Review: Reconstructing Amelia by Kimberly McCreight

  • Hardcover: 382 pages
  • Publisher: Harper (April 2, 2013)
  • ISBN-10: 006222543X
  • Source: Publisher

Kate is a single mother working long hours as a partner at a law firm. Her teen daughter, Amelia has a bright future ahead of her, a well-respected student at the local prep high school.  When Kate receives a phone call from Amelia’s school one day, she’s shocked to learn that Amelia has been suspended. Unable to get any details over the phone, she rushes through traffic to Amelia’s school. When she gets there over an hour later, she is too late. Upon arriving at the school, she sees rescue vehicles parked in front. Within minutes of her arrival she learns that Amelia is dead, allegedly killed after jumping off the roof of the school.

In the weeks that pass, Kate must get used to being alone again. Although she worked long hours, she always made time on the weekend to spend with Amelia. Just as she starts to get back to her usual routine, she receives a text from a blocked number: Amelia didn’t jump. This text is the first of many she receives from this number. Desperate to learn more she contacts the police who had, based on the medical examiner’s report, had written Amelia’s death off as a suicide. When new evidence is uncovered, Kate learns that Amelia’s death was in fact a homicide. With the aid of a Lieutenant from the local police, Kate begins going through Amelia’s email, Facebook posts and more trying to recreate the last days of her life. Riddled by guilt, Kate soon realizes there was a lot she didn’t know about her teen daughter. To make matters worse, secrets Kate kept about the identity of Amelia’s father have surfaced. Is it possible that she is partially to blame for the cruelty her daughter experienced in the last days of her life?
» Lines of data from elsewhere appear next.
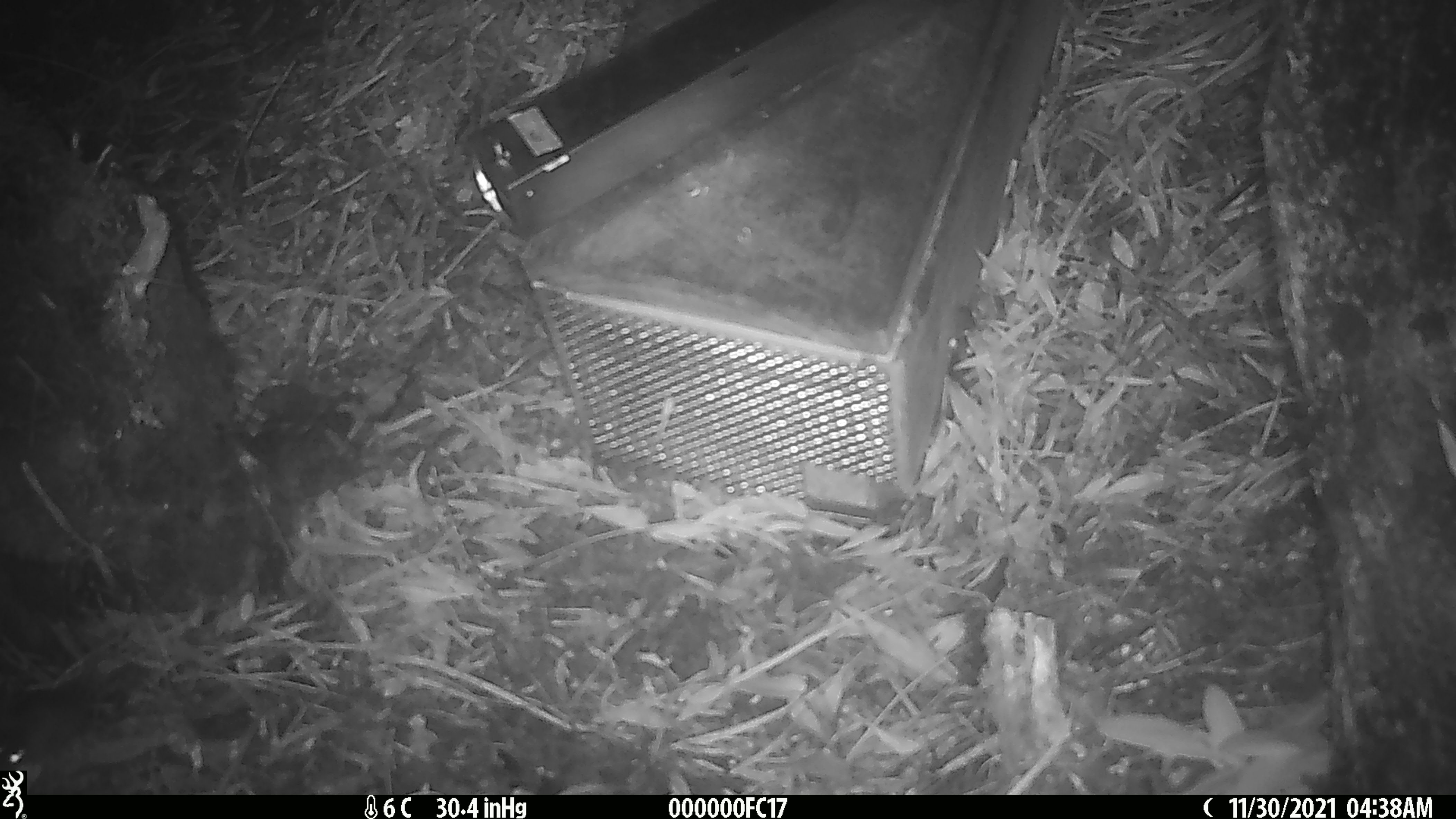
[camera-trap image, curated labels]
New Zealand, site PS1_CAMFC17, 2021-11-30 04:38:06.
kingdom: Animalia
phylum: Chordata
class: Mammalia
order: Rodentia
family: Muridae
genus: Mus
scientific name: Mus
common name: mouse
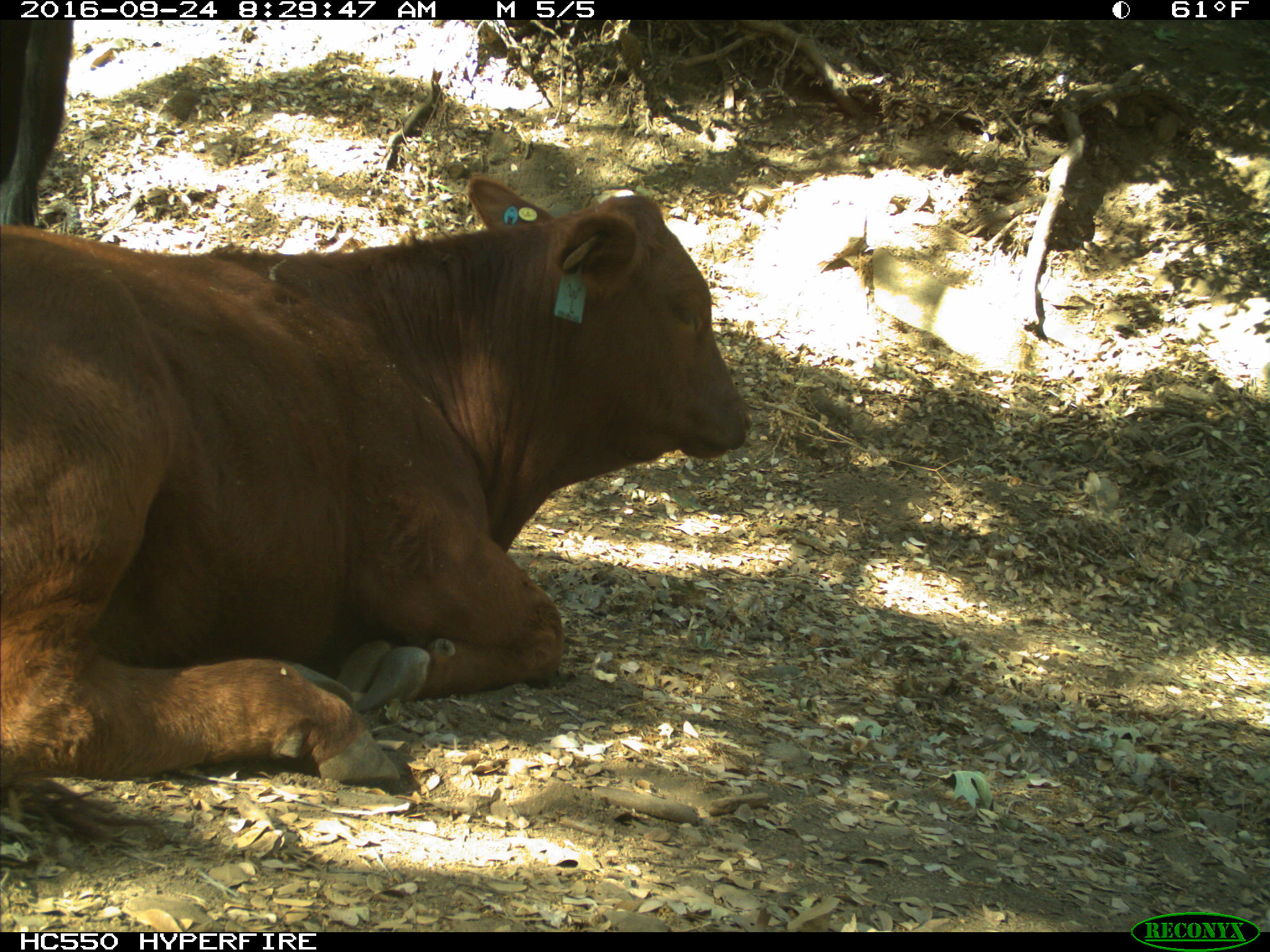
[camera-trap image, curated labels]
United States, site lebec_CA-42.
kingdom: Animalia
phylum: Chordata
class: Mammalia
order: Artiodactyla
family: Bovidae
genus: Bos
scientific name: Bos taurus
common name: domestic cow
Bos taurus (domestic cow).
Reconstructing Amelia is a heartbreaking examination of teen life and the lengths that youth will go through to be accepted. Told with haunting insight on the mysterious life of teens. From hazing to sexuality, drugs, and first secret loves, McCreight reveals a truly chilling plot that, unfortunately, isn’t far from reality. Her characterization is above par, using alternating chapters and points of view the author builds truly dynamic characters. Kate is a hard-working single mother, trying to do best for her daughter. Amelia is a teen, struggling with her own sexuality and identity amidst a world governed by social media. In addition to this shift of point of view, flashbacks to the past and unique formatting really aid in the overall flow and pacing of the novel.
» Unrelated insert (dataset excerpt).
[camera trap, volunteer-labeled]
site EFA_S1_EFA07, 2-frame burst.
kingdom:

As the mother of a teen myself, I wasn’t necessarily shocked but chilled to read about the cruelty displayed by those in the “in crowd.” The role of social media in the lives of teens plays a key role, reminding me just how many ways youth can be bullied in current society. This novel is a good reminder about the importance of open communication and support between parent and child, no matter how busy or complex life may get. I was stunned to learn that this is McCreight’s debut novel because her writing displays talents that typically only come with years of experience.  This is a novel that will haunt me, but remind me to never take for granted the relationship we have with our son, no matter how challenging and difficult may get.  Highly recommended, specifically for young adults or parents with teen children.

Thank you to TLC Book Tours for providing me the opportunity to review this title. Please be certain to check out the other stops along the way; I guarantee this is a book that will generate a great deal of discussion!

Find out more about the author at her website, connect with her on Facebook, and follow her on Twitter.

 

4 thoughts on “Review: Reconstructing Amelia by Kimberly McCreight

  1. Thanks for a great review, I bought it after I read Swapna’s review last week, really caught my attention.



  2. Pingback: Jenn's Bookshelves A Month in Review: April 2013 | Jenn's Bookshelves

  3. My partner April is reading this right now. Sounds good but I’m super picky about my contemporary type titles.